For most search and display advertisers, reaching a low CPA (Cost Per Acquisition) goal is the holy grail of a successfull online campaign effort. But as most advertisers know from experience, it's easier said then done.
Getting more visitors to convert for less money is not an easy task by any means. There are a lot of factors that have to take place in order for CPA to drop. For example, search and display ads can't be too expensive, the ads need to drive quality traffic and be relevant, the landing pages have to be relevant, there can't be any roadblocks on the site's path to conversion, visitors must be engaged with your product, sign up forms need to be easy to navigate, shopping carts need to flow, etc., etc., etc.

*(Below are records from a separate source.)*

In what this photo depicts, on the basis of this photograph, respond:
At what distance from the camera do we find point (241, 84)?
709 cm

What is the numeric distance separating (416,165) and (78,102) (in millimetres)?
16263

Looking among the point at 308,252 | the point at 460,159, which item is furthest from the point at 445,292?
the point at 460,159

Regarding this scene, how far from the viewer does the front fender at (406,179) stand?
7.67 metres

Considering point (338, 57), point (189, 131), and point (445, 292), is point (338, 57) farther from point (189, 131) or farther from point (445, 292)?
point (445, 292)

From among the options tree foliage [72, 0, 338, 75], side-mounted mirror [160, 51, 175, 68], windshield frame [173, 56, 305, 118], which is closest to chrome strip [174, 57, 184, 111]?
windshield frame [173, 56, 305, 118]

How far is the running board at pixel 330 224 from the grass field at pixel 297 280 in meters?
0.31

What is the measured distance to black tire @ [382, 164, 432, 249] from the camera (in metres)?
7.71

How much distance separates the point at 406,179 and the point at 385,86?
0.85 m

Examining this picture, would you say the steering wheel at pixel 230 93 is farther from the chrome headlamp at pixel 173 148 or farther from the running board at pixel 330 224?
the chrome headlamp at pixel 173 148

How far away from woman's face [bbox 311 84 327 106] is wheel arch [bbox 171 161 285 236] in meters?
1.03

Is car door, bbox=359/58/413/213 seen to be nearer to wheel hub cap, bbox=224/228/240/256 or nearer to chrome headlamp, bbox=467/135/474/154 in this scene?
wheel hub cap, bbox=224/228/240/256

As you can see, driving a lower CPA takes some effort. Too bad there isn't an easier way to lower that CPA dollar figure. Ahhhhh.....but wait. There actually is a way and it all boils down to how advertisers measure a conversion.
If we take a step back and look at the way that most advertisers measure a conversion, it usually goes something like this...
A conversion takes place when a visitor clicks on a banner ad or search ad, reaches the web site, and then signs up, makes a purchase, downloads something, etc. If the campaign receives a high number of clicks and a high number of conversions, then the advertiser considers the campaign a success. If the campaign receives a high number of clicks and a low number of conversions, the advertiser considers the campaign a dud and a waste of money.
So what is wrong with this description of a conversion? It's true isn't it? Yes, it is true, but the problem with this description is that the conversions mentioned above are single channel, direct response, conversions. Not all visitors who click on ads operate in a direct response manner. For example, many studies over the past few years have shown that on multiple occasions visitors will click on a display/banner ad, reach the web site and not convert, but later (down the road) run a search, click on the search ad, and then convert. This is what's called a multi-channel conversion (visitors who traverse across multiple campaigns before converting).
But when advertisers measure a conversion in a single channel, direct response frame of mind, the display ad in the example above would not have received any credit for driving the search conversion. If this type of scenario continued over time, advertisers would have considered the display ad a dud....it drove lots of clicks but didn't drive enough conversions on its own. This of course leads to a higher CPA. Due to a higher CPA, the advertiser would naturally kill the budget for that particular display ad.
In reality, what the advertiser has just done is kill off a very effective branding campaign for driving search conversions!
Because the advertiser was unable to give proper attribution conversion credit to the display ad that drove search conversions, they're stuck in the same boat of figuring out ways to lower the CPA for their display campaign. But it doesn't have to be this way. There are analytics solutions out there that provide multi-channel credit to ads that have been clicked on before the last clicked ad (direct response ads).
Yahoo's 'Full Analytics' (found in a Yahoo search advertiser's account) offers a multi-channel attribution metric called Assists. An Assist will attribute credit to an ad/campaign/keyword that contributed to the conversion of another ad/campaign/keyword. If a visitor clicks on a display ad and does not convert, but later converts off a search ad, the display ad will receive an Assist (conversion credit) and the search ad will receive the conversion.
What an advertiser can do with Assist conversion data is factor it into their regular CPA calculations to give them a better view of the performance of their ads. Here's an example...
Example 1: Single Channel - Direct Response CPA Calculation
An advertiser spends $100 on a display ad and it receives 5 conversions diectly (visitor(s) clicked on the ad and converted).
$100/5 Conversions = $20 CPA
Example 2: Multi Channel + Assist Response CPA Calculation
An advertiser spends $100 on a display ad and it receives 5 conversions on its own...but it also receives 7 Assist conversions that it drove to search.
$100/5 direct response conversions + 7 Assist conversions = $8.33 CPA
Between Example 1 and Example 2, we see a CPA difference of $11.67. Depending on what an advertiser's CPA goals are, the Assist calculation should make a difference in how they manage their ad budget.
With Example 2, the advertiser realizes that the display ad brought in more than just 5 conversions on its own. So this contributing conversion data should also be factored into their CPA calculation.
With the data in hand, the advertiser would most likely want to spend more money on the display ad and expand its exposure (as it drives conversions across multiple channels) as opposed to pulling the budget or lowering the budget (because a $20 CPA was too high).
Using Example 2, advertisers realize that they are receiving more conversions for each dollar spent.
Without having to focus on issues such as web site optimization, ad quality, and shopping cart performance, we just showed how to drive a lower CPA by re-evaluating how conversions can and should be measured.
If CPA is going to be used as goal of success or failure, advertisers have to make sure that they are looking at a broader view of campaign conversion perfomance. Simply measuring CPA using a direct response caluculation will not cut it if you are running multiple types of ads (search display, email, etc). Direct response measurement does not provide enough insight into the true value of the ad. Advertisers need to make sure that they measure beyond last clicked (direct response) conversions and start giving credit to those ads that are responsible for driving conversions down the conversion funnel line.